(作業内容):
a: ロゴの解説文で、ロゴタイプの有名な例として挙げられている名称をすべて列挙してください。
b: ロゴの解説文を、最後の文の後から書き進めてください。

こんにちは!デザイン部責任者の平野です。
これまで下記の記事にて「コンセプト」について記事を書いてきました。

【第3弾】どうデザインを依頼して、何をチェックして修正指示を出せばいい?

【発想法】アイデアが浮かばないのはコンセプトにコミットできていないから。
記事の中ではコンセプトをどのように表現して、どのように伝達して、デザインに落とし込むか。
を書いてきましたが、今回はその逆で「伝えなくていい・伝わらなくていいコンセプト」について書いていきます。
目次
コンセプト

過去の記事にて書いていたコンセプトは
①誰に
②どんな情報を
③どんな印象で伝えて
④どんな反応を引き出したいのか
というものでした。このコンセプトをもとに、どのような表現で情報を伝達するのか。
これがいわゆる「広告のコンセプト」になります。
ひとえにコンセプトといっても色々あります。
今回は制作する機会の多い「ロゴ」に焦点をあてて解説していきます。
ロゴタイプとロゴマーク

ロゴは大きく分けて下記の3パターンに分けることができます。
①文字だけのもの
②マークだけのもの
③文字とマークが組み合わさったもの
いずれも「ロゴ」ですが、そのなかでも文字については「ロゴタイプ」、マークについては「ロゴマーク」と呼ばれます。
それぞれの違いを解説します。
ロゴタイプ
ロゴタイプというのは基本的に文字を中心としてフォルムを組んだものになります。
「Google」「SONY」「KIRIN」「HITACHI」「Canon」「Panasonic」「NETFLIX」等々が有名ですね。
文字ベースで作られるので、企業名・商品名・サービス名・店名など認知してもらいやすいのが利点です。
アルファベットで構成したりすると、ある程度国籍を問わずに認知拡大を狙えます。
なので上記のようなグローバル展開のある企業やサービスはロゴタイプの採用が多いですね。
ロゴマーク
ロゴマークというものはイメージやモチーフを基本としてフォルムを組んだものになります。
「Apple」「ヤマト運輸」「スターバックス」「車メーカー」「クレジットカード」「QR決済」等々のロゴがそれに該当しますね。
省スペースで認知を拡大することが可能なので、マークを知っている人たちに対して視覚的に強くアピールできるのが利点です。

(データ内容):
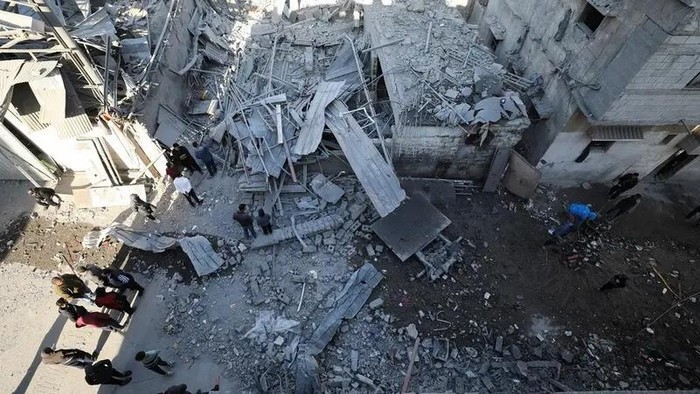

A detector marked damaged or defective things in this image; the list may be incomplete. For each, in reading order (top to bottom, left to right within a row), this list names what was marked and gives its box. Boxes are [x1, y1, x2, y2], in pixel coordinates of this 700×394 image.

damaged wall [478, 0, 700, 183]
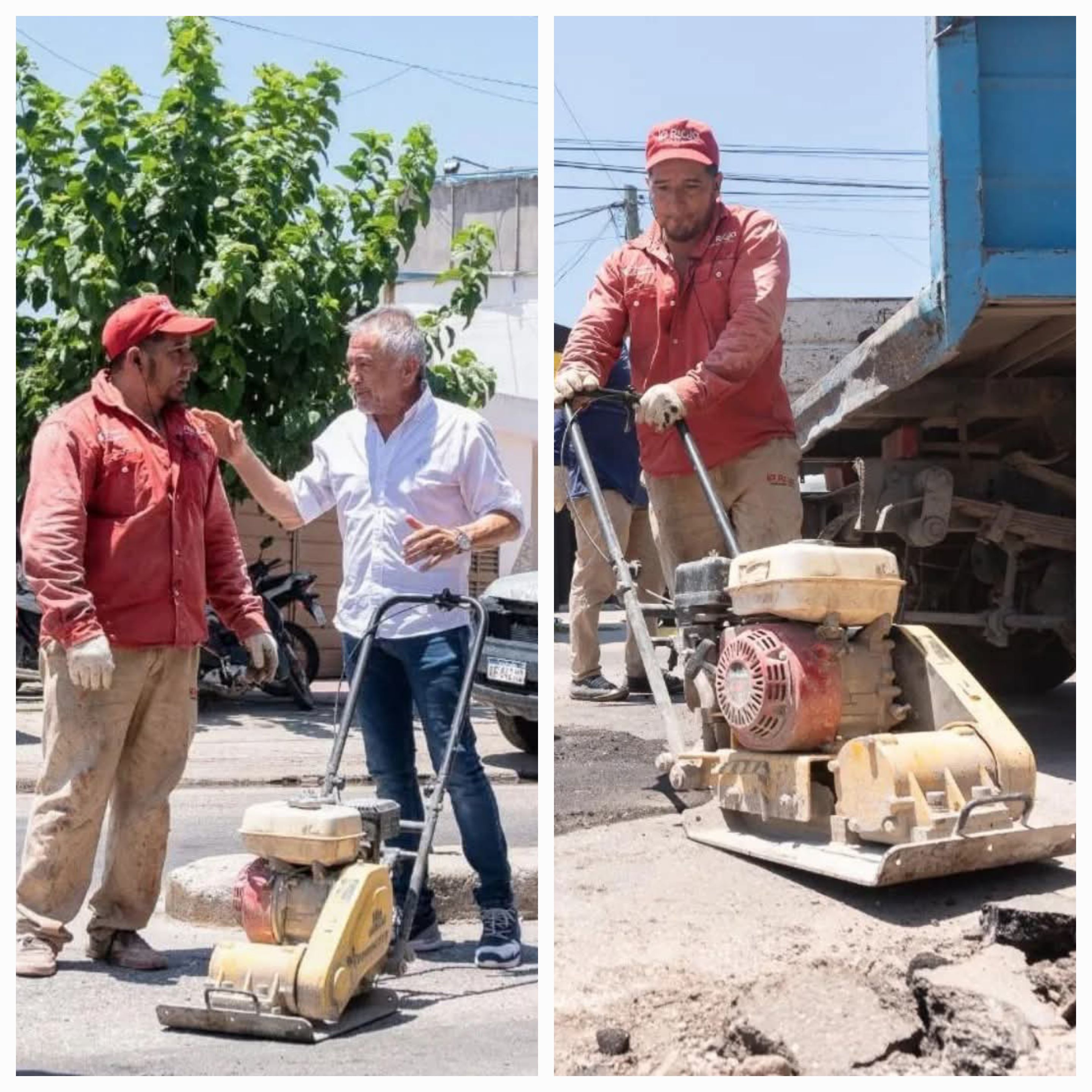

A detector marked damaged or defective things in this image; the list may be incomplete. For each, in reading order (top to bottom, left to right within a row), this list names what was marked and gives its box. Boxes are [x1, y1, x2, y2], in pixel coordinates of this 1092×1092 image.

(タスク別回答):
a: Google、SONY、KIRIN、HITACHI、Canon、Panasonic、NETFLIX

b:
走っている車がどこのメーカーのものかだったり、レジでQRやクレジット等の決済方法が利用できるかどうか無意識的にロゴマークで探した経験がありますよね?
そういったある種速度感を持って伝達したい場合に採用が多いですね。
ちなみに個人的には、WEBでの表示がメインであれば色数はそこまで気にしなくてもよいかもしれませんが、基本的にマークは色数を少なく、複雑すぎないフォルムをおすすめします。モノクロでの印刷や小さいサイズの看板や印刷などに、潰れて見えたりするとマークの利点がなくなってしまうので、シンプルな構成がおすすめです。
ロゴマークとロゴタイプの組み合わせがおすすめ
弊社の企業ロゴや当サイトなどもそうなんですが、基本的には組み合わせることが色々な用途に活用しやすくおすすめです。文字として読んで認知してもらいやすいですし、マークは企業だと社章や名刺、封筒などそういった展開がしやすいからですね。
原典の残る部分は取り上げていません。